## What this task involves
Copy the data below exactly.

## Given data
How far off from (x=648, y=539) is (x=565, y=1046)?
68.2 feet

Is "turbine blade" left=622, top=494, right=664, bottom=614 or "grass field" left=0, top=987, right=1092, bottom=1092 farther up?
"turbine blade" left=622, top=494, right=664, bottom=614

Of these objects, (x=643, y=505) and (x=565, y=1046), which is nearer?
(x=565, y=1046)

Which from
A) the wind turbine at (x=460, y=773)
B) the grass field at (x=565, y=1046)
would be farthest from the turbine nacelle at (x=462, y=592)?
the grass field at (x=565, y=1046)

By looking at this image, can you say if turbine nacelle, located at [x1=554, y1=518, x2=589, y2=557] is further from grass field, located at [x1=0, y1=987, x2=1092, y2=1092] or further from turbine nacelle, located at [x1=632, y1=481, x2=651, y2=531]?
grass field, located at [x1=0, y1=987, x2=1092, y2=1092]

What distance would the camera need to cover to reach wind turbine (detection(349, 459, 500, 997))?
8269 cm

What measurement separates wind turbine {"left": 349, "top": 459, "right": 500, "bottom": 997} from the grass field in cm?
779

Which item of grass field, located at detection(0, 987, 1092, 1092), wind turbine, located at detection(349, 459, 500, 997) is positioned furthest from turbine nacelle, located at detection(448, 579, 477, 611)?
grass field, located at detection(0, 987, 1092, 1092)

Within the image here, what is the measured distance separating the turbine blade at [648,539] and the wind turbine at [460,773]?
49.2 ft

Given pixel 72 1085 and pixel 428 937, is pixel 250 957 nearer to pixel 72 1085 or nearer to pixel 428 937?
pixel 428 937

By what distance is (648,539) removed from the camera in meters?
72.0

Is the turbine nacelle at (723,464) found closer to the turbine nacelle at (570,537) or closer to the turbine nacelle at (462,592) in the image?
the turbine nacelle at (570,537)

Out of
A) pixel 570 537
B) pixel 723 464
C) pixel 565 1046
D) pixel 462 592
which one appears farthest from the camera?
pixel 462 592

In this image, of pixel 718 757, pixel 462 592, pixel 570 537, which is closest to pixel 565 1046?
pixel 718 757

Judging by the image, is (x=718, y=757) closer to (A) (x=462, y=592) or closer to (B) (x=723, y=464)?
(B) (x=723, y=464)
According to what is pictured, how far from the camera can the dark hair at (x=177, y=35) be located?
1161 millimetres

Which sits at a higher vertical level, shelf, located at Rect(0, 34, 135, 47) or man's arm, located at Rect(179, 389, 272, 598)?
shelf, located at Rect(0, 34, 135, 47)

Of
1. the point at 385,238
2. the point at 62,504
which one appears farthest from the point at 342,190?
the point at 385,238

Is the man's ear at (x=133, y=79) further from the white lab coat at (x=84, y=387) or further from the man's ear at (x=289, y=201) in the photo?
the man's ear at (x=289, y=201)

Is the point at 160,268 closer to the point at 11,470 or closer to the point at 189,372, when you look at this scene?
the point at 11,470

## Finished exercise
How far off from (x=648, y=539) is (x=565, y=1046)?
68.2 feet

Is "turbine blade" left=622, top=494, right=664, bottom=614 or "grass field" left=0, top=987, right=1092, bottom=1092 farther up?
"turbine blade" left=622, top=494, right=664, bottom=614

Of these objects, (x=643, y=505) and (x=565, y=1046), which is nearer?
(x=565, y=1046)

Which from
A) the wind turbine at (x=460, y=773)
B) the grass field at (x=565, y=1046)
would be farthest from the turbine nacelle at (x=462, y=592)?
the grass field at (x=565, y=1046)

By looking at this image, can you say if turbine nacelle, located at [x1=554, y1=518, x2=589, y2=557] is further from grass field, located at [x1=0, y1=987, x2=1092, y2=1092] or further from turbine nacelle, located at [x1=632, y1=481, x2=651, y2=531]?
grass field, located at [x1=0, y1=987, x2=1092, y2=1092]

What distance would the camera need to cover to reach wind turbine (detection(349, 459, 500, 997))?
8269 cm

What measurement separates wind turbine {"left": 349, "top": 459, "right": 500, "bottom": 997} from the grass field in cm?
779

Which item of grass field, located at detection(0, 987, 1092, 1092), wind turbine, located at detection(349, 459, 500, 997) is positioned furthest from turbine nacelle, located at detection(448, 579, 477, 611)?
grass field, located at detection(0, 987, 1092, 1092)

Within the image here, what is the measured distance separating the turbine blade at [648,539] and the wind turbine at [460,773]?
49.2 ft

Given pixel 72 1085 and pixel 428 937, is pixel 250 957 nearer to pixel 72 1085 or nearer to pixel 428 937?
pixel 428 937

By what distance is (648,539) removed from the camera in meters?
72.0

Is the turbine nacelle at (723,464) found closer to the turbine nacelle at (570,537) or closer to the turbine nacelle at (462,592) in the image?
the turbine nacelle at (570,537)

Out of
A) pixel 570 537
B) pixel 723 464
C) pixel 565 1046
D) pixel 462 592
which one appears farthest from the camera?
pixel 462 592

In this image, of pixel 718 757, pixel 462 592, pixel 570 537, which is closest to pixel 565 1046?
pixel 718 757

Judging by the image, is (x=718, y=757) closer to (A) (x=462, y=592) or closer to (B) (x=723, y=464)?
(B) (x=723, y=464)
According to what is pictured, how far from the camera can the dark hair at (x=177, y=35) be located?
1161 millimetres

Which sits at a higher vertical level, shelf, located at Rect(0, 34, 135, 47) or man's arm, located at Rect(179, 389, 272, 598)?
shelf, located at Rect(0, 34, 135, 47)

Of
1. the point at 385,238
2. the point at 62,504
which one appears farthest from the point at 342,190?
the point at 385,238

Is the man's ear at (x=133, y=79) further from the white lab coat at (x=84, y=387) or further from the man's ear at (x=289, y=201) in the photo?
the man's ear at (x=289, y=201)

Is the point at 160,268 closer to the point at 11,470 or closer to the point at 189,372, when you look at this scene?
the point at 11,470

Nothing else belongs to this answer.